■ **WRITTEN EXERCISE**:
Lay out everything from the line containing "In order from closest to farthest, how do" down to the line containing "the green tree at pixel 346 89 →" in the data below as a Markdown table with the columns Row and Line, skipping any blank lines.

■ **DATA SUPPLIED**:
________________

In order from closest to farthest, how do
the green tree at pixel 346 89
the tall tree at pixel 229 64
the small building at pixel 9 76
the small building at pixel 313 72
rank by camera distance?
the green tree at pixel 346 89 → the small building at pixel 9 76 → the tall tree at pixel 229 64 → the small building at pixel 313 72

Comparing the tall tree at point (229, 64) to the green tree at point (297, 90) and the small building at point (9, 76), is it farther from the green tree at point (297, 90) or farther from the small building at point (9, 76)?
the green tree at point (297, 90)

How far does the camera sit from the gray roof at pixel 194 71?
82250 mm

________________

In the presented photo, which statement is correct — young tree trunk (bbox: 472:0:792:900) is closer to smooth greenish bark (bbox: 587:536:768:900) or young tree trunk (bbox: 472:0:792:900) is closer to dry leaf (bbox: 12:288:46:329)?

________________

■ **RESULT BELOW**:
| Row | Line |
|---|---|
| 1 | In order from closest to farthest, how do |
| 2 | the green tree at pixel 346 89 |
| 3 | the tall tree at pixel 229 64 |
| 4 | the small building at pixel 9 76 |
| 5 | the small building at pixel 313 72 |
| 6 | rank by camera distance? |
| 7 | the green tree at pixel 346 89 → the small building at pixel 9 76 → the tall tree at pixel 229 64 → the small building at pixel 313 72 |